I’m grateful to Colin Hamilton (Letters, 17 May) for his acceptance of my personal point of view of an independent Scotland’s accession to the EU.
Like most supporters of independence, I’m deeply committed but a pragmatist.
I believe that at the heart of this aspect of the debate lies a question of definition which could be dismissed as semantics, but which I believe is critical.
Mr Hamilton returns to this subject (Letters, 20 May) and is firmly of the opinion that an independent Scotland will not be a continued member.
What the Scottish Government has said is that it will apply for membership through Article 48 under the principle of “Continuity of Effect”, on the basis that Scotland has complied with the required criteria related to all statutes and treaties for more than 40 years.
There is a difference.
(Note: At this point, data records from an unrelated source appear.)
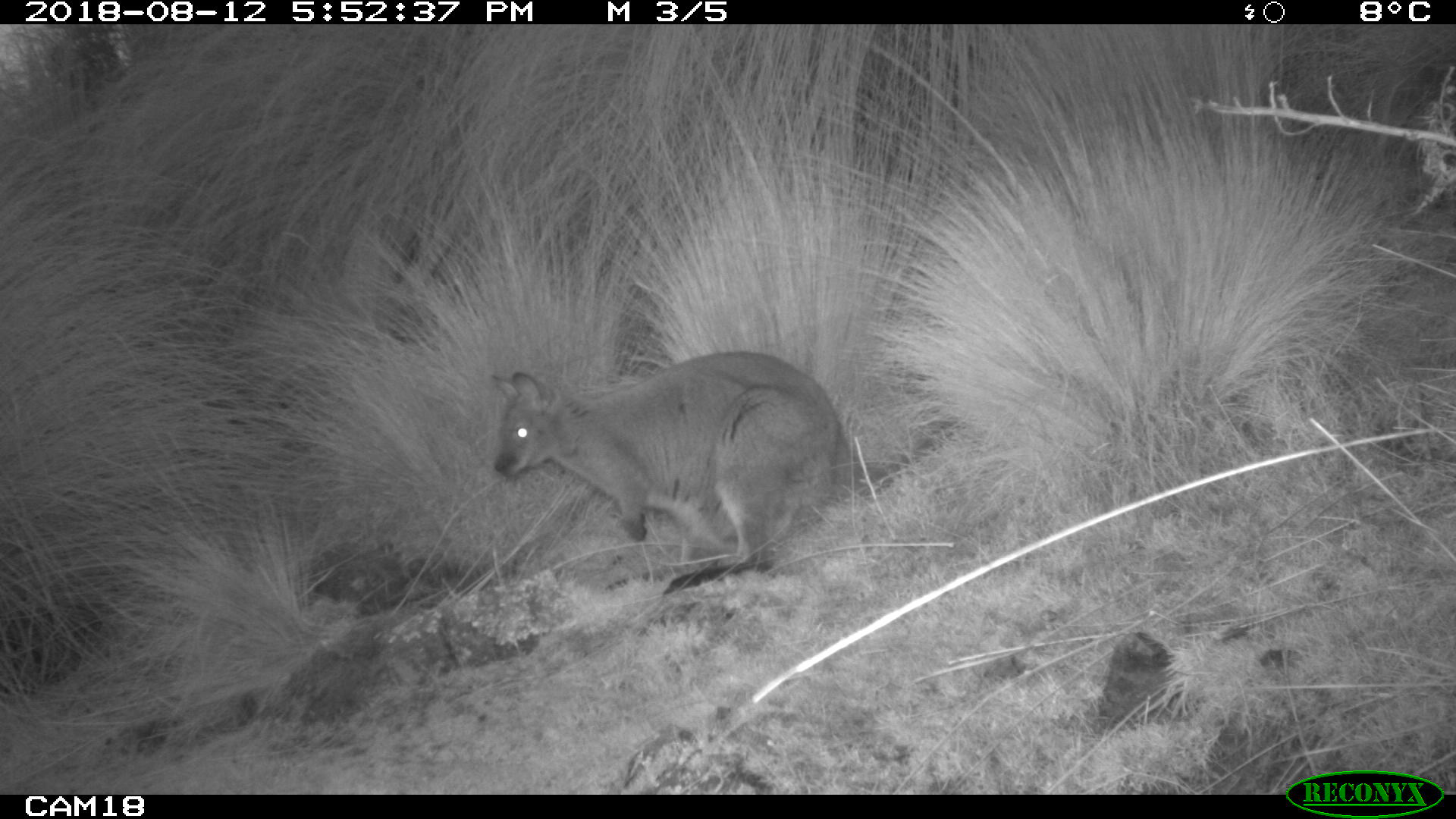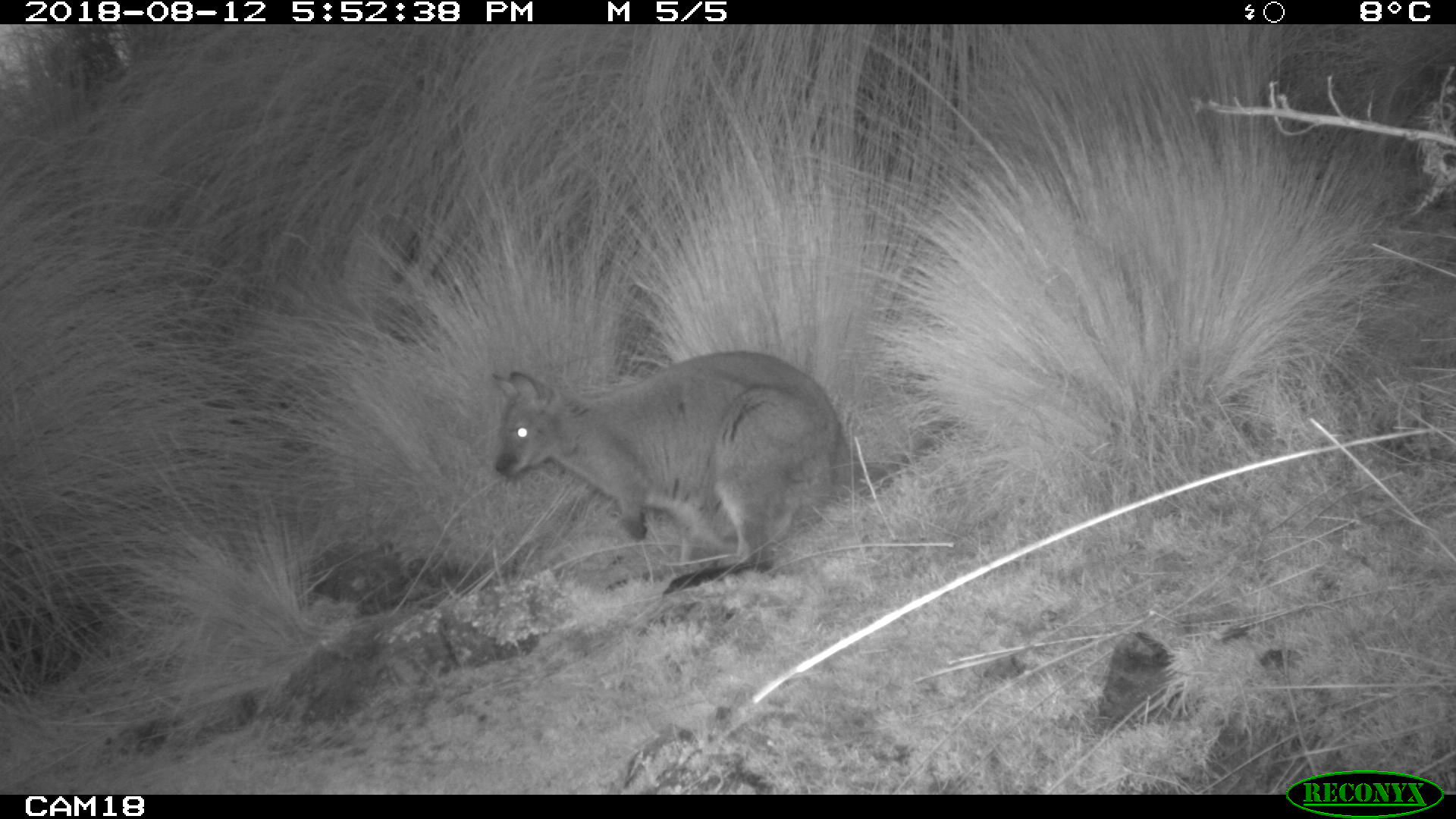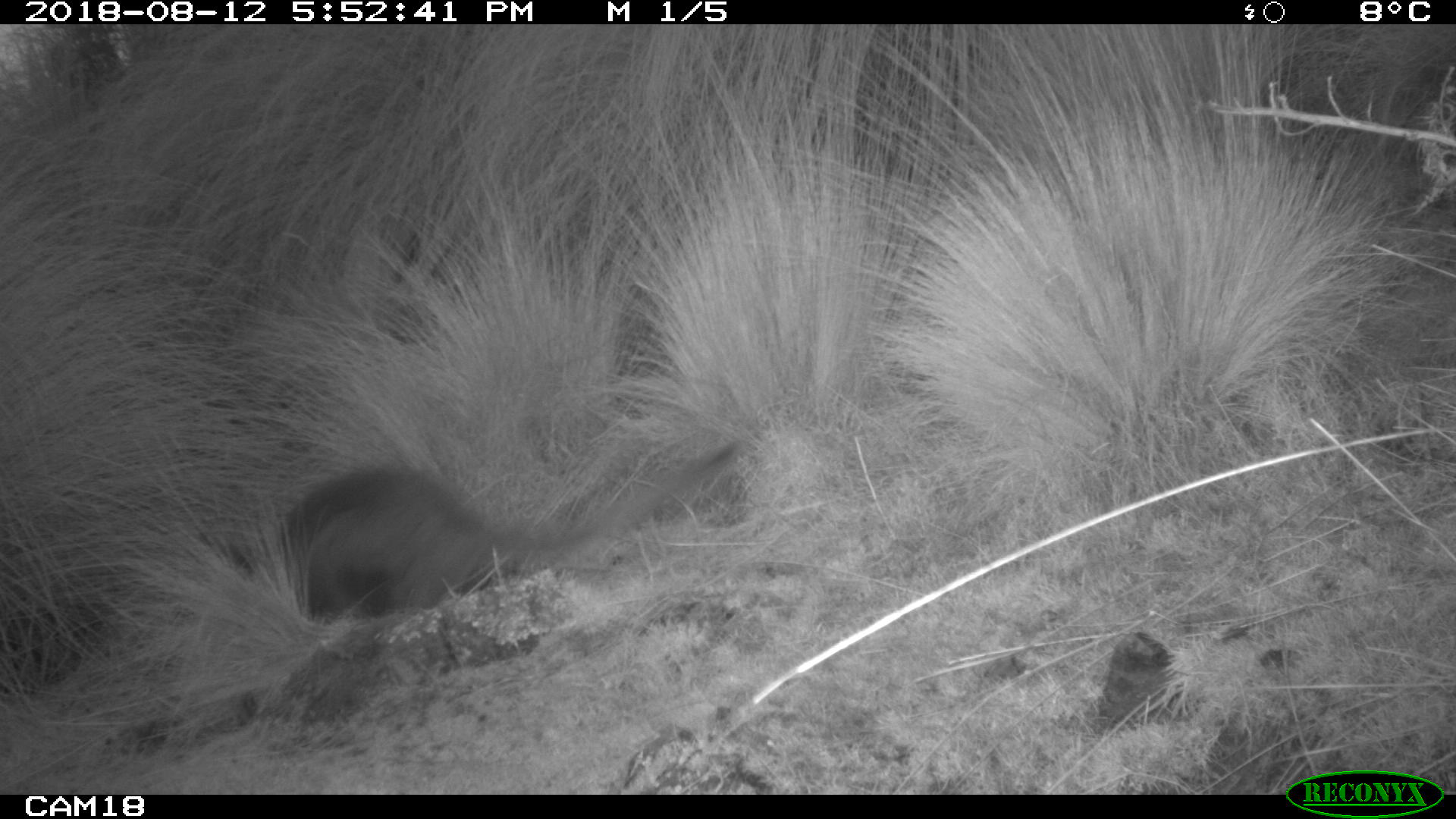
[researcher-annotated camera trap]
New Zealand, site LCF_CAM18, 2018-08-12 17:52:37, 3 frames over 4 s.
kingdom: Animalia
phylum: Chordata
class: Mammalia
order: Diprotodontia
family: Macropodidae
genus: Notamacropus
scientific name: Notamacropus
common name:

It is the view of the Scottish Government, and this has been backed up by legal experts, that this does not constitute enlargement and so the comments of Stefan Fule, European Commissioner for Enlargement and European Neighbourhood Policy, which are based on Scotland applying as a completely new applicant have limited relevance.
Mr Hamilton consistently makes the point about the reference in Scotland’s Future to seamless accession as if it was being claimed this would happen on 19 September, 2014 rather than some 18 months to two years later after a lengthy period of negotiation.
Additionally, I think unionists have a tendency to underestimate the strength of Scotland’s negotiating position and the attitude of EU members to Scotland needs to be viewed in the context of the UK’s in/out referendum.